There may be a chance for the Health Science Association of Saskatchewan union to get their wish of third-party binding arbitration after all.


HSAS, which represents 30 specialized health care professions including psychologist, dieticians, social workers and speech-language pathologists, has been at loggerheads with the Saskatchewan Association of Health Organizations since its contract expired March 31, 2009.


HSAS is asking for an 18.5 per cent wage increase over four years while SAHO, which is bargaining for the province's health regions, is offering 7.5 per cent over four years. HSAS is also requesting health regions stop practising vacancy management — where they leave positions vacant to save money and build up a surplus.

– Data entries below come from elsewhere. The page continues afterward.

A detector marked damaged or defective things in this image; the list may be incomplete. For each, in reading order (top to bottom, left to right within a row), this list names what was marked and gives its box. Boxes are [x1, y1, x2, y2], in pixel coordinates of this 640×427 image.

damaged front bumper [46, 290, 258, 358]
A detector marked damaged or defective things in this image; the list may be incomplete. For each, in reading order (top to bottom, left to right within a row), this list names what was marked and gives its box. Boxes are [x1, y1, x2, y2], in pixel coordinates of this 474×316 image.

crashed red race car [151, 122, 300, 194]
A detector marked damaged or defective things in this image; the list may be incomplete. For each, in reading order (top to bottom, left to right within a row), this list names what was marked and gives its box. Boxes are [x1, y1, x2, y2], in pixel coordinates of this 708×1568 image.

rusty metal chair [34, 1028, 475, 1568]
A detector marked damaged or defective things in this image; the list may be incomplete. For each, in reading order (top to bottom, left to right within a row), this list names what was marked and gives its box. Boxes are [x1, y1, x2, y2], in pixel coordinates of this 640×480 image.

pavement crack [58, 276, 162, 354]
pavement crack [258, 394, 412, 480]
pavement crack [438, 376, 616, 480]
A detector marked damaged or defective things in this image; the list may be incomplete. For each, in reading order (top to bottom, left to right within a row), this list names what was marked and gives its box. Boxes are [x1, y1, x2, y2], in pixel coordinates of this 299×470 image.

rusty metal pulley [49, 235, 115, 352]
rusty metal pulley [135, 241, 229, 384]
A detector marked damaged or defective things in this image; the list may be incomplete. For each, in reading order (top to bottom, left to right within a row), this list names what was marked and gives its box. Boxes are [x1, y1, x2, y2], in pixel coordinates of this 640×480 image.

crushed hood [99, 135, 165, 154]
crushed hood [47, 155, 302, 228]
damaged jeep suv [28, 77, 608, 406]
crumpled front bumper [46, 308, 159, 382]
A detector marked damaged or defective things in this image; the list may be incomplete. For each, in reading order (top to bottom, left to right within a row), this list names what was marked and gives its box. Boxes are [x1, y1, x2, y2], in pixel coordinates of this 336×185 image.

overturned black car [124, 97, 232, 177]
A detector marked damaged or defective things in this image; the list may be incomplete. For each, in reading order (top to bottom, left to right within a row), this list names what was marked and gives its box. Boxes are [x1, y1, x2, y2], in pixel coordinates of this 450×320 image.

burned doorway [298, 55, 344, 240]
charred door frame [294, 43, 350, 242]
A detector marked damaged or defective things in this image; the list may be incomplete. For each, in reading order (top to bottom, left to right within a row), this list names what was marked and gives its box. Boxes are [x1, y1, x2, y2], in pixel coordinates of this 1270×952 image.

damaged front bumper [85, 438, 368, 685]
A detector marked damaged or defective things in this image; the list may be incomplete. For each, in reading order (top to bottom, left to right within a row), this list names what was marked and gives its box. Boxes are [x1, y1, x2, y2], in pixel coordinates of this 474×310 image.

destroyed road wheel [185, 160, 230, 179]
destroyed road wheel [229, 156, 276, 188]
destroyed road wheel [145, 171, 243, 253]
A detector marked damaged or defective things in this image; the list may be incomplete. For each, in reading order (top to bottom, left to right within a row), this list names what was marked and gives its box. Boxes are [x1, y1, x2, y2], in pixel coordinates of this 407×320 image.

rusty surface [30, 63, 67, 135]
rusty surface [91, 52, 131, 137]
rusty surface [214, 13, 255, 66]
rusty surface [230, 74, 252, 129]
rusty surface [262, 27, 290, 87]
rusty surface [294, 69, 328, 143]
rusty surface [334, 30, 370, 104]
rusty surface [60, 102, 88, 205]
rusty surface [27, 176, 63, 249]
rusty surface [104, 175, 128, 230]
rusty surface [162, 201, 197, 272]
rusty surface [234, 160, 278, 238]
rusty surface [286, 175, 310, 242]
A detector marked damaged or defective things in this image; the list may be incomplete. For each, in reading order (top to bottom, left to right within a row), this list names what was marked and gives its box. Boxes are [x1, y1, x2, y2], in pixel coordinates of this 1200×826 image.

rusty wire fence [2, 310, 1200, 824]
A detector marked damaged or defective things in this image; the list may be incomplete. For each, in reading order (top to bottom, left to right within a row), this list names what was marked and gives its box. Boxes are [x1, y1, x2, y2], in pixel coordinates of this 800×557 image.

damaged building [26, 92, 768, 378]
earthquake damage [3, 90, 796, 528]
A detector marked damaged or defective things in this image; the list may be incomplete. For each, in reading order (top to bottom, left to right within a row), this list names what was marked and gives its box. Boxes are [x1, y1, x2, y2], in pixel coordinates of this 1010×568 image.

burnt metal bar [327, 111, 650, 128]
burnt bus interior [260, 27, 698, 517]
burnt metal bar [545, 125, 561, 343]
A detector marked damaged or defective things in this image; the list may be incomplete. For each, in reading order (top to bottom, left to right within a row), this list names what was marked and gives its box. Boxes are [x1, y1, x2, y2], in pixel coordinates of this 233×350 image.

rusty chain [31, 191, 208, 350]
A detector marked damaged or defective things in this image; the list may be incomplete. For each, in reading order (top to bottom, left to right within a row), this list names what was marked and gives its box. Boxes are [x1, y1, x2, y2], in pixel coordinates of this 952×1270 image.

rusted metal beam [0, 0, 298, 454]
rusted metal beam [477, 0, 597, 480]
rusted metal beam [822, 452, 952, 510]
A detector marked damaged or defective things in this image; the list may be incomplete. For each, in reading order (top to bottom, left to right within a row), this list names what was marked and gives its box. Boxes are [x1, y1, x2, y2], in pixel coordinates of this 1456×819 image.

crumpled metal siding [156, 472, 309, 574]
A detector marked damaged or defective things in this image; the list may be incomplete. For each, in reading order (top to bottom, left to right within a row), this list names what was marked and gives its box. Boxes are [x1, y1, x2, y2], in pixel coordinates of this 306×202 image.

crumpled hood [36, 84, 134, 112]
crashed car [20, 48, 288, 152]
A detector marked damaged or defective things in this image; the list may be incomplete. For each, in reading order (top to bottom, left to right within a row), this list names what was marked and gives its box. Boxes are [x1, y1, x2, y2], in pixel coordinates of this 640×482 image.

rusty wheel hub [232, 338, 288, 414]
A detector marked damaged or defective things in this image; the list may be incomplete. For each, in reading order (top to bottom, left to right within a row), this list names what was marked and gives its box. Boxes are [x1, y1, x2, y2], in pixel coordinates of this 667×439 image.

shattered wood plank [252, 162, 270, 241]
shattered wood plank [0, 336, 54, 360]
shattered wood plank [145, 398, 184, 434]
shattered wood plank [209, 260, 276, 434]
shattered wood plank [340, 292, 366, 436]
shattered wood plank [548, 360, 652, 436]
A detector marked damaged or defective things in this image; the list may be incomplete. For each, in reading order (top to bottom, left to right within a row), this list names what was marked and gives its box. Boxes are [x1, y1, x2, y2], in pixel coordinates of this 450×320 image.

The union has held rotating strikes throughout the province since May 9 in an attempt to get permission from the government to take the labour dispute to a third-party binding arbitration.


Although the provincial government would like to see the dispute settled at the bargaining table, Premier Brad Wall said HSAS may get the opportunity to go to arbitration if they give up something in return.


"In other provinces, there is binding arbitration, but you know what? Unions give up the right to strike completely in many of those cases; in fact all of them that we're aware of," Wall said in an end-of-session interview with the Prairie Post.


"I have not heard the union say they completely want to give up the right to strike. I guess if they do, we can talk about that."


Cathy Dickson believes the government's Essential Services Legislation has already taken away HSAS's ability to strike by limiting which employees can walk out on strike.


She does, however, think the proposition is "interesting" and needs to be discussed before HSAS decides how to move forward.


"It's movement on their part, and I don't make those decisions on my own by a long shot," she said. It would have to be a team decision. If they were willing to talk about that, it would have to be something that we would have to take to the membership to make that decision."


Dickson believes it may take at least a few days to get an education package together before HSAS decides whether it wants to give up its right to strike to go to binding arbitration.